Additionally, threshold variables were introduced to identify instances where water temperatures exceeded 60 degrees F and chlorophyll-a values exceeded 40 mg/m3, indicative of bloom conditions. A detailed inventory and description of the resulting feature set, including original variables, derived lagged metrics, and threshold indicators, is provided in Table 1
Models were trained on varying degrees of the feature engineering, including without threshold variables, with all threshold variables, and with threshold variables measured every 24 hours.
The time series data was split to ensure accurate training and testing. The training spanned from 2023 to February of 2025, and the testing data spanned from February 2025 to August 2025. Additionally, the testing set was partially composed of a brand-new site: Tampa Bay Observing Network Site 08. This site was not part of the training set and entirely used for testing, showcasing how the model can be generalized on new sites in the Tampa Bay area.

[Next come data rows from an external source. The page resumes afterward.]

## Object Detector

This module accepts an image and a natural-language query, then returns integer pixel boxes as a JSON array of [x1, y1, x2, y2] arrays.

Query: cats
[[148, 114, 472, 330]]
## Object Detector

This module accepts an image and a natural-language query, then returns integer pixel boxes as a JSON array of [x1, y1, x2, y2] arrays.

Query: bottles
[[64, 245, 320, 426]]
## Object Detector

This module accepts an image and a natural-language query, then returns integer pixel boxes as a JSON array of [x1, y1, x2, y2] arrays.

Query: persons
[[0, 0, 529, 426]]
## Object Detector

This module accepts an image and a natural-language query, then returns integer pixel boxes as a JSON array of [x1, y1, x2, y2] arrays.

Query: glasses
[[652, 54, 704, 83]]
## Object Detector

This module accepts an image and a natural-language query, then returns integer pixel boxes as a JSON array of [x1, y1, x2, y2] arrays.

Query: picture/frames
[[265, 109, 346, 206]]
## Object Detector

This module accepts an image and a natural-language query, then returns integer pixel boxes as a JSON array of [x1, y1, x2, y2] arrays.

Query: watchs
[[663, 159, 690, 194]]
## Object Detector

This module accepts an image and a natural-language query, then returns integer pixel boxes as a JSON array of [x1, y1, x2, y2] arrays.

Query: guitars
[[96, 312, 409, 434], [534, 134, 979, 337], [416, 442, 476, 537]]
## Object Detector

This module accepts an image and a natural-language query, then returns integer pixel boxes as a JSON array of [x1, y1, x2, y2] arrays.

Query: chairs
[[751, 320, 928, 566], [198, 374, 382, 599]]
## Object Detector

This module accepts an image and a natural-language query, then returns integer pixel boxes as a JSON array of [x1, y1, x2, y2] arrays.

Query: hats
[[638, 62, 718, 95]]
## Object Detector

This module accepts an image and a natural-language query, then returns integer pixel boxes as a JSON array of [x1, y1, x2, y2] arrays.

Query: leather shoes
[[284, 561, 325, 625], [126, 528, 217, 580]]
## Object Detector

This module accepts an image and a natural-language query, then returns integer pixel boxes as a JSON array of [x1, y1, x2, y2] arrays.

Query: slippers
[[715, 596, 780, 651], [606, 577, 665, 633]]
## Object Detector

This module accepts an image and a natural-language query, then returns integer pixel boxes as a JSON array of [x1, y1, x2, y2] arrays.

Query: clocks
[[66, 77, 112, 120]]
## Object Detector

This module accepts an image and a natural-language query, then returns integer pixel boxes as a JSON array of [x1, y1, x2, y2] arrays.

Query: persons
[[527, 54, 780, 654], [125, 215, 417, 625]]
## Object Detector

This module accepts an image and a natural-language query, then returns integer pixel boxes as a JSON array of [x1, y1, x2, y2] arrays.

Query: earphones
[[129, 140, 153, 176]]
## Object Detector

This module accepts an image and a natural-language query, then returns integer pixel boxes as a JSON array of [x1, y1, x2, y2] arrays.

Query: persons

| Feature Name | Description | Units | Type | Raw / Feature Engineering | Source |
| water_temperature* | Temperature of the water at the bottom | °F | float | raw data | Tampa Bay observing network |
| air_temperature | Measured air temperature | °F | float | raw data | Tampa Bay observing network |
| dissolved_oxygen * | Amount of oxygen in the water | ppm | float | raw data | Tampa Bay observing network |
| oxygen_saturation * | Ratio of dissolved oxygen to the max oxygen the water can hold | % | float | raw data | Tampa Bay observing network |
| chlor_f * | Measured red light emitted by chlorophyll molecules | ppb | float | raw data | Tampa Bay observing network |
| wind_direction* | Degrees north that wind is blowing | degrees | float | raw data | Tampa Bay observing network |
| wind_speed* | Measured wind speed | mph | float | raw data | Tampa Bay observing network |
| salinity* | Measured dissolved salt in the water | PSU | float | raw data | Tampa Bay observing network |
| humidity* | Measured water vapor in the air | % | float | raw data | Tampa Bay observing network |
| Phycoerythrin* | Measure of the emitted light from Phycoerythrin molecules | ppb | float | raw data | Tampa Bay observing network |
| Above_threshold_chlor_a_avg_12h ** | A 0 or 1 value depending on if a chlorophyll-a value in the past 12 hours was above 40 mg/m3 | N/A | float | feature-engineered | |
| Above_threshold_water_temp_12h ** | A 0 or 1 value depending on if the water temp in the past 12 hours was above 60 degrees F | N/A | float | feature-engineered | |
| water_temperature_avg12h | Average temperature of the water in the last 12 hours | °F | float | feature-engineered | |
| water_temperature_avg24h | Average temperature of the water in the last 24 hours | °F | float | feature-engineered | |
| water_temperature_avg48h | Average temperature of the water in the last 48 hours | °F | float | feature-engineered | |
| water_temperature_min12h | Minimum temperature of the water in the last 12 hours | °F | float | feature-engineered | |
| Water_temperature_max12h | Maximum temperature of the water in the last 12 hours | °F | float | feature-engineered |
* Average values, minimum, and maximum were also estimated for the rest of the parameters. Values were spaced at 12, 24, and 48 hr intervals.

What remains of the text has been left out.